Разговор этот происходил у него в кабинете. Он подошел к шкапчику, вынул оттуда довольно толстую книжку в красном сафьяне и показал мне ее.
— Ты читала ли эту вещь?
— Ты знаешь, что я читала все твои классические книги.
— Ну, а этой, наверно, не прочла. Я тебе ее подарю. Это, мой друг, исповедь большого мудреца: "Les confessions de Jean Jacques".
— Руссо?
— Да, голубчик. В мире нет лучшего романа, да вряд ли и будет когда-нибудь. Почему? — спросишь ты… Потому что в романе только тогда встает живой человек, когда вся его суть рассказана с полным бесстрашием, без всяких прикрас. Тут все равно, великий он человек или простой смертный. Вот мы с тобой простые смертные. Но возьми мы десть бумаги и опиши мы себя до самых потаенных углов своего личного я, и мы оставим два бессмертных произведения. Беда только в том, что, кроме гениальных людей, этой простой шутки никто не может сделать. Нынче господа Доброзраковы тоже знакомят со своим душевным навозом. Он, правда, воняет; но и только.
— Почем знать, — рассмеялась я, — может быть, мои confessions [192] тоже когда-нибудь прославятся?
— Разве ты пишешь журнал?
— А как бы ты думал?
— Отчего ж ты мне об этом никогда не говорила?
— Так, тебя слушала… Я несколько раз хотела показать тебе кое-что, особенно то место, где я на тебя злобствовала. Вот эта кушетка была также описана.
— Покажи, голубчик, покажи. Какая, однако, ты дикая и занимательная особа: никогда бы я не подумал, что ты ведешь дневник. Каждый день?
192
исповеди (фр.).
— Почти каждый.
— И помногу?
— Теперь нет, заленилась. А вот когда вы изволили вступать со мною в философические разговоры, страниц по пятнадцати; просиживала до шестого часа.
— Знаешь что: ты мне отдай свой журнал в ту минуту, когда подпишешь мою отставку.
— Чтоб ты из него сделал роман? Знаю я вас, сочинителей! Вы из всего извлекаете пользу. Уж я себя так и вижу в печати. Ты меня изобразишь во всех подробностях.
— Очень бы стоило! В тебе важна чистота инстинктов.
— Ну, уж не подделывайся, Домбрович, — перебила я его. — Кое-что я тебе прочитаю из моей тетрадки, а в роман меня все-таки не смей вставлять. Если тебе нужны будут деньги, а больше ты ничего не придумаешь, я у тебя куплю сюжет.
— По рукам! Но мы удалились от Руссо. Разверни ты эту красную книжку на странице двести тридцать седьмой, так кажется. Руссо тут описывает вторую, по счету, женщину, с которой он был в связи.
Вернувшись домой, я не выпускала из рук книжки Руссо, проглотила почти всю.
И что же? Самые лучшие места — любовные. Какой он там ни был великий мудрец, а все-таки описывает со всеми подробностями свои отношения к женскому полу.
Завтра мы с Капочкой поднимем такую возню! Я придумала явиться всем в костюмах. От сочинителя потребовала, чтобы он был одет пьеро. С его длинной фигурой будет очень смешно.

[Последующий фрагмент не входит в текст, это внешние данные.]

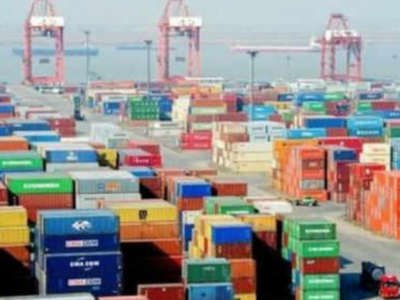 Exports grow under 4% in Jan on weak demand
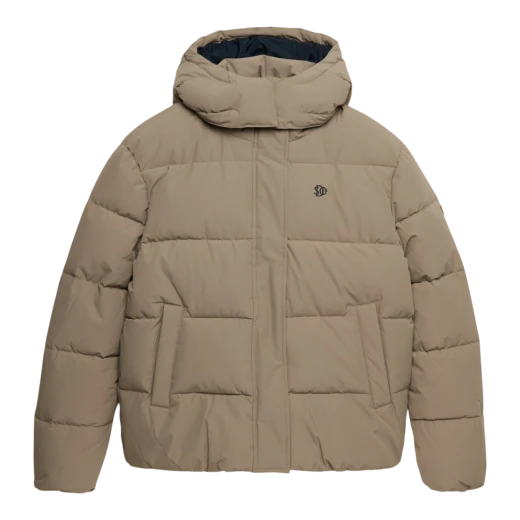 SUPERDRY ŽENSKA JAKNA SMEĐA 53168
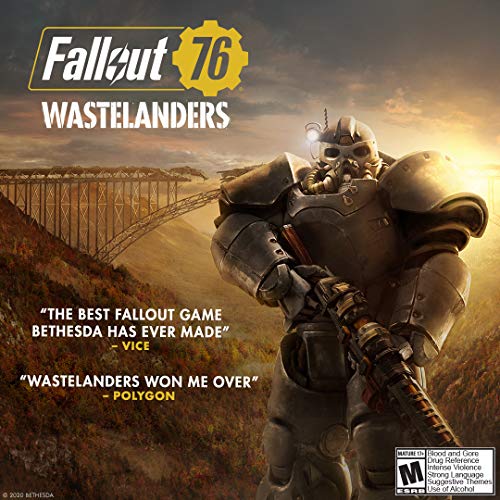 Fallout 76: Wastelanders - Xbox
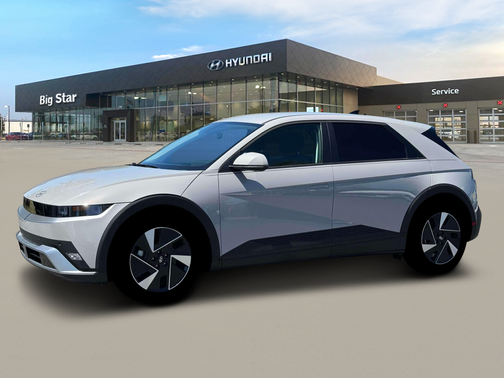 2025 Hyundai IONIQ 5 SE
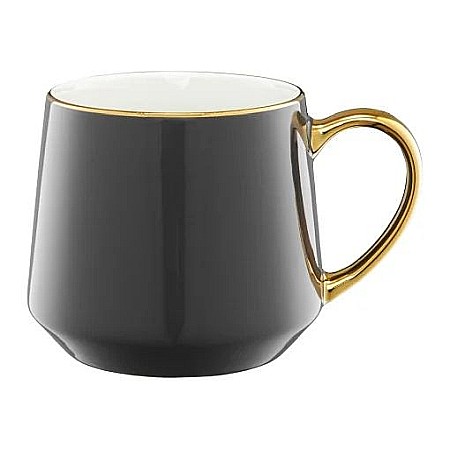 Casă și decorațiuni - Royal cana portelan 460ml grafit 43617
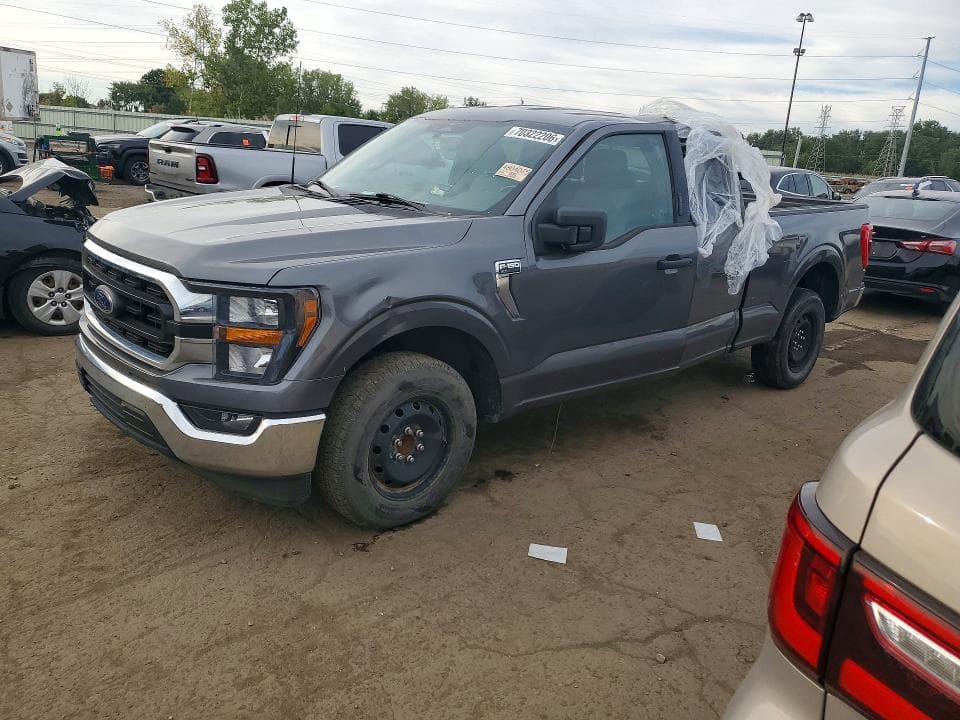 2023 FORD F150 SUPER CAB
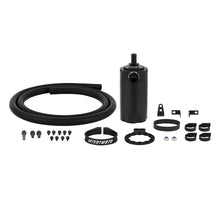 Load image into Gallery viewer, Mishimoto MMBCC-UNI-BK FITS: Oil Catch Cans FITS: Universal Baffled Oil Catch Can Black Oil Catch Cans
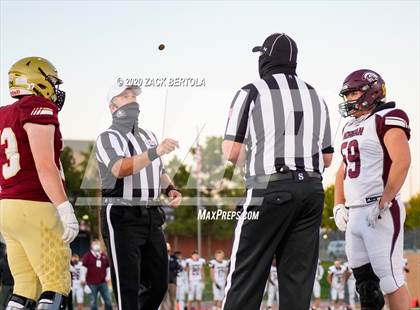 Thumbnail 3 in Juab vs. Morgan (UHSAA 3A Final) photogallery.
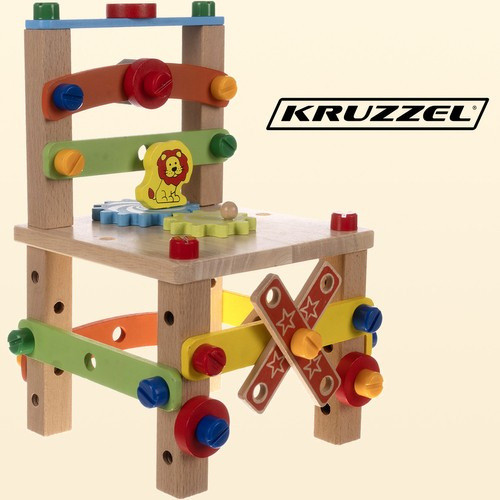 Kruzzel 22506 fa szerelőszék
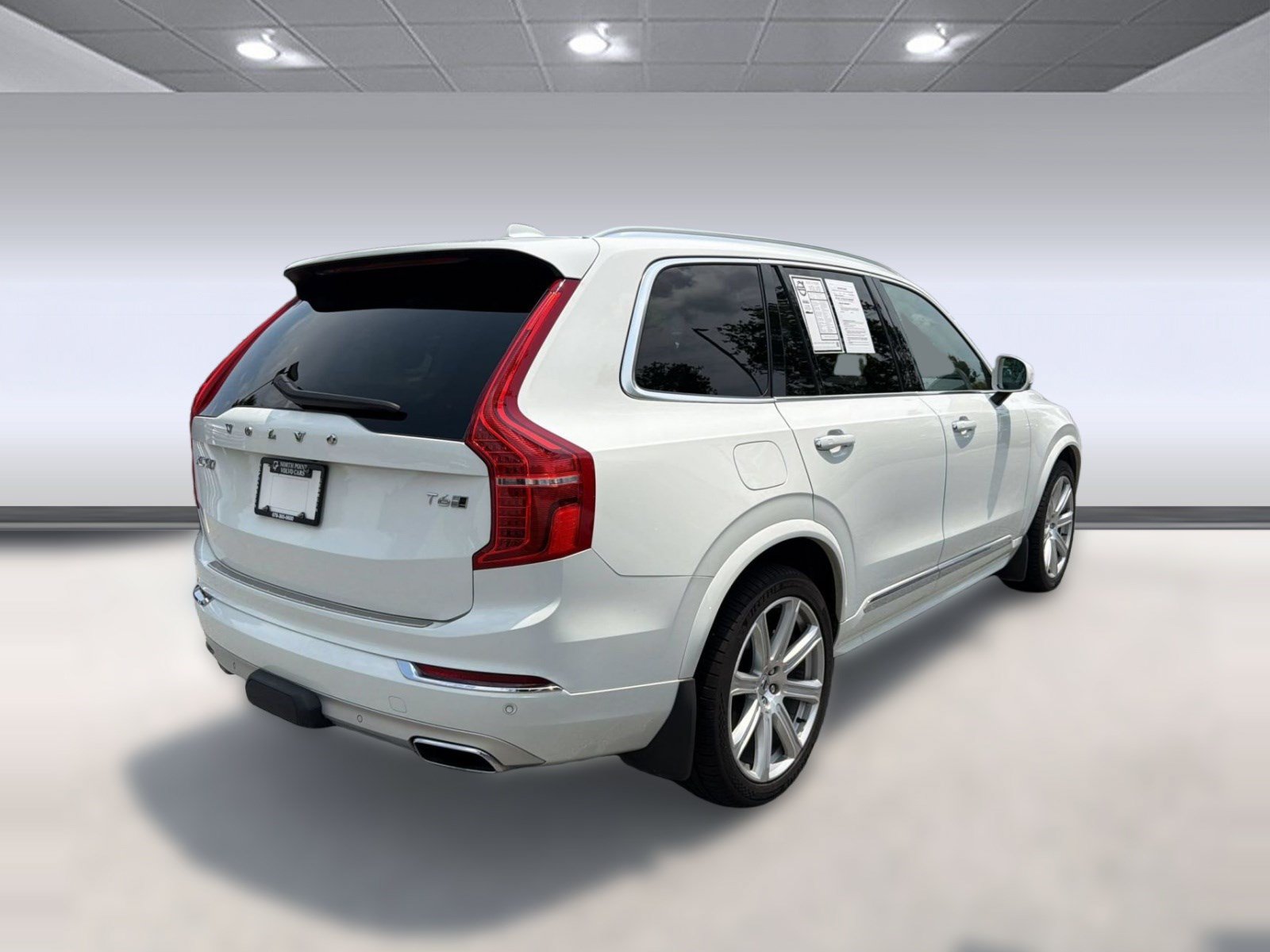 Used 2019 Volvo XC90 T6 Inscription w/ Protection Package Premier AWD/4WD image 9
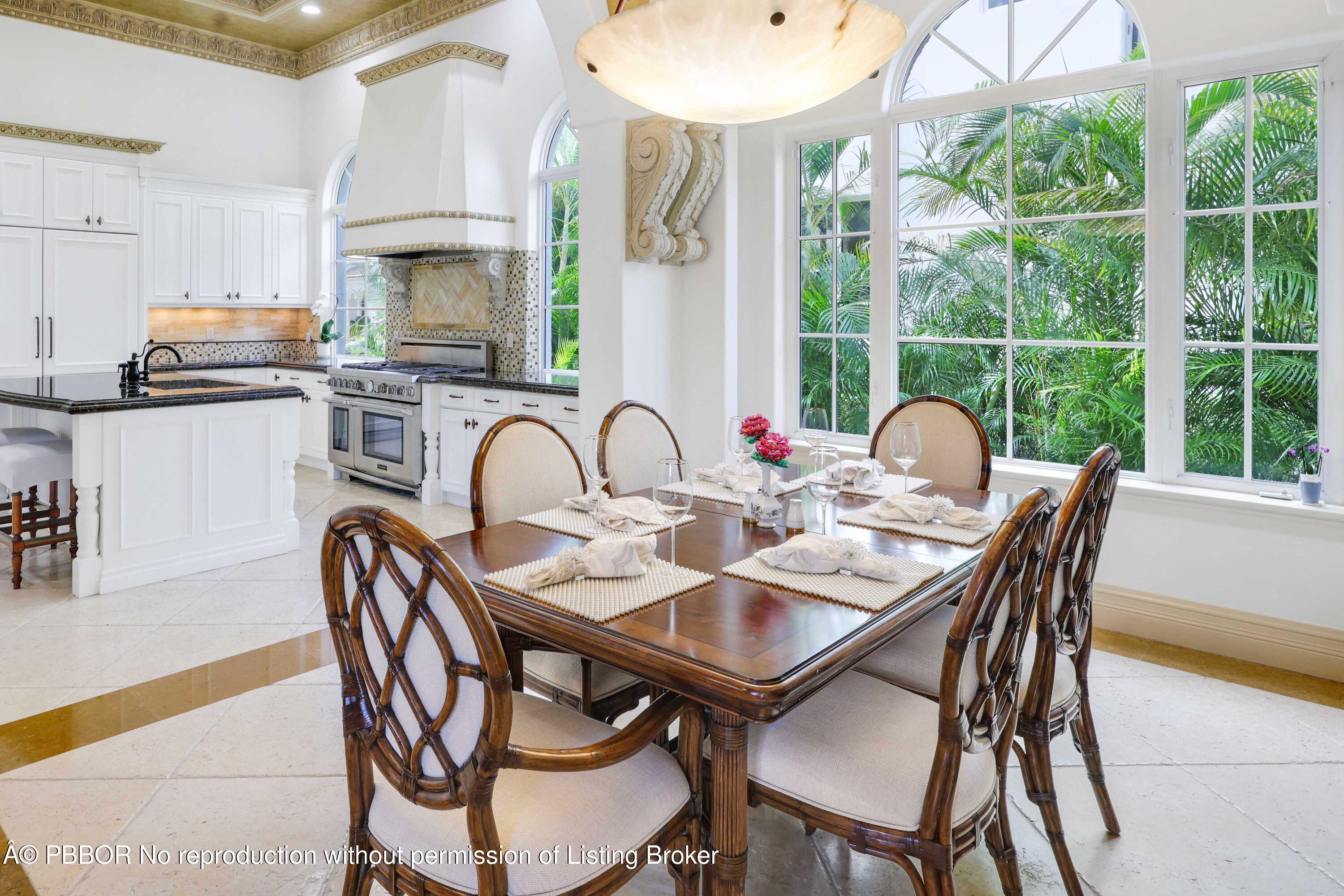 317 Old Jupiter Beach Road Jupiter, FL 33477 - Photo 9 of 55 Breakfast Area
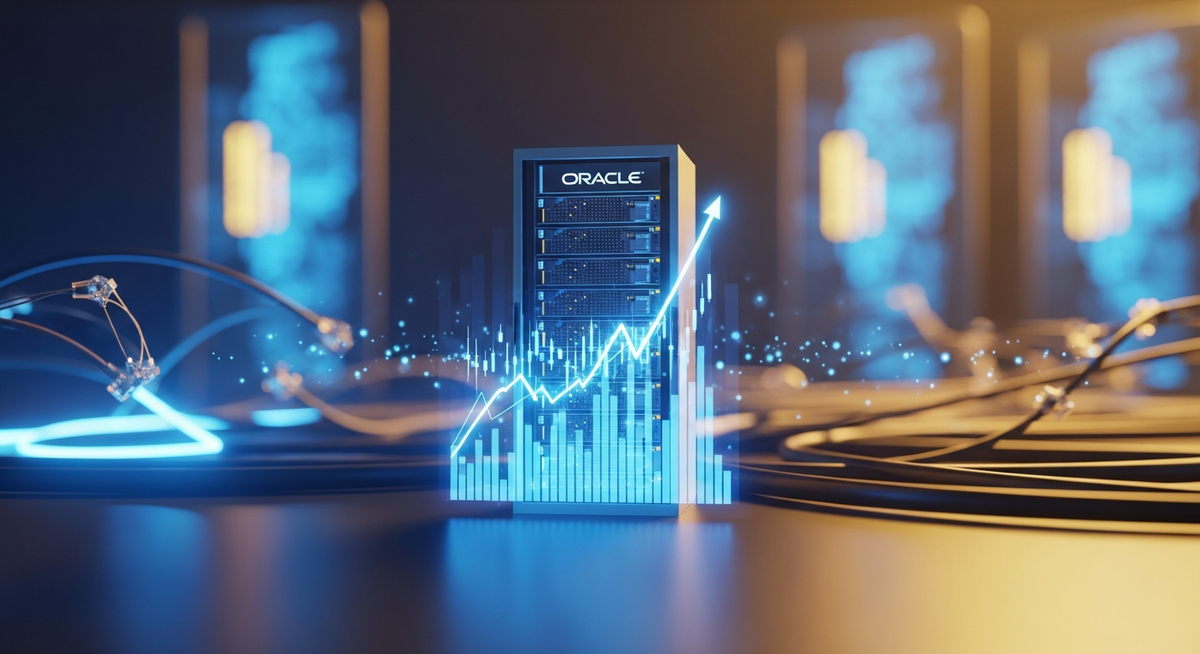 甲骨文雲端營收激增超越預期 德意志銀行重申買進評等 甲骨文雲端營收激增超越預期 德意志銀行重申買進評等
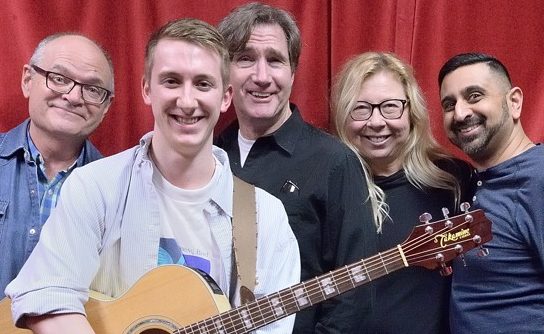 Bridging Jazz and Pop with Sean Bertram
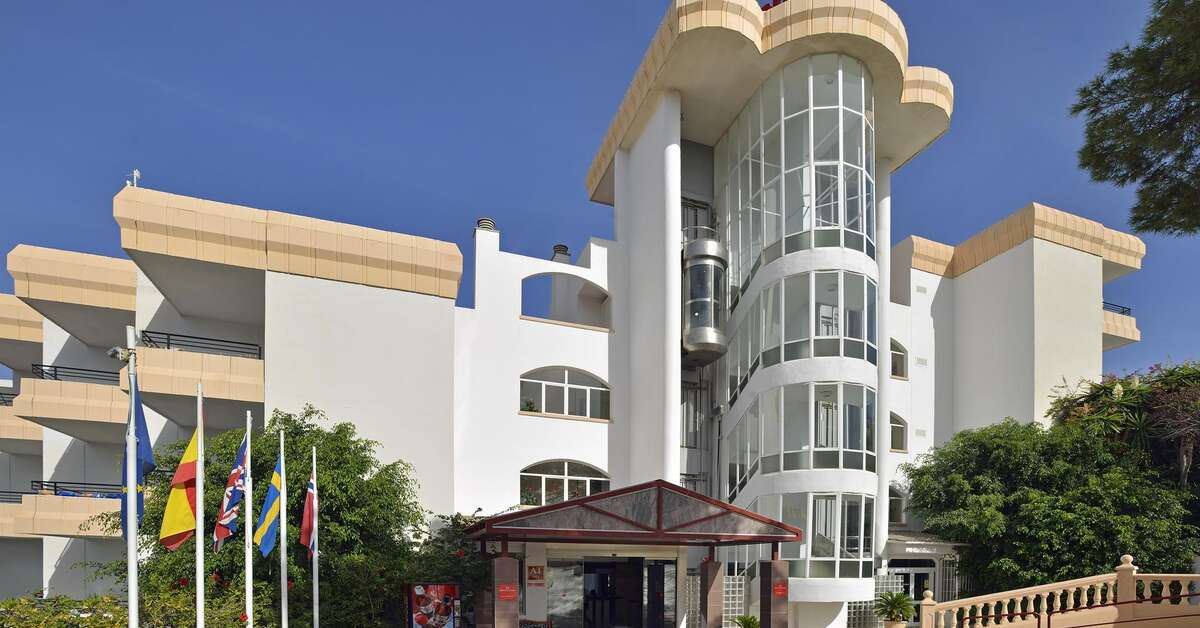 Een foto van Lunamar Palmanova Appartementen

Костюм свой я приготовила в Толмазовом переулке и сниму его после ужина.
Ариша опять бы мне сделала чувствительную сцену, если б я явилась перед ней в виде нимфы. Домбрович сам мне нарисовал…
Да, завтра у нас пойдет "дым коромыслом". Это — выражение моей прелестной плясуньи. Я ее обожаю!
3 апреля 186*
Воскресенье
Срам! Ужас! Ах я окаянная!
Не могу писать…
Нет, я должна все рассказать, от слова до слова.
Боже мой, как я страдаю!
Вот как было дело. После обеда я легла спать, готовилась к ночи… В половине девятого я послала за каретой и поехала в Толмазов переулок. Туда был принесен мой костюм. Домбрович меня дожидался. Мы с ним немножко поболтали; он поправил мою куафюру на греческий манер. В начале десятого мы уже были на дворе нашей обители. Порядок был все тот же. Мы сейчас отослали извощика. Когда я посылаю Семена нанимать карету, я ему говорю, чтоб он брал каждый раз нового извощика и на разных биржах.
Поднялись мы по лестнице. Домбрович говорит мне:
— У тебя ключ, отопри.
Он мне, недели две тому назад, дал ключ на всякий случай и сказал мне еще тогда:
— Я иногда бываю рассеян; а у вас, женщин, память лучше. Береги его.
Я сунула руку в карман платья: ключа не было.
— Забыла? — спрашивает Домбрович.
Вспомнила я тут же, что оставила его на туалетном столике, когда Ариша чесала мне голову.
— Что делать? — прошептала я. Возвращаться нам не хотелось.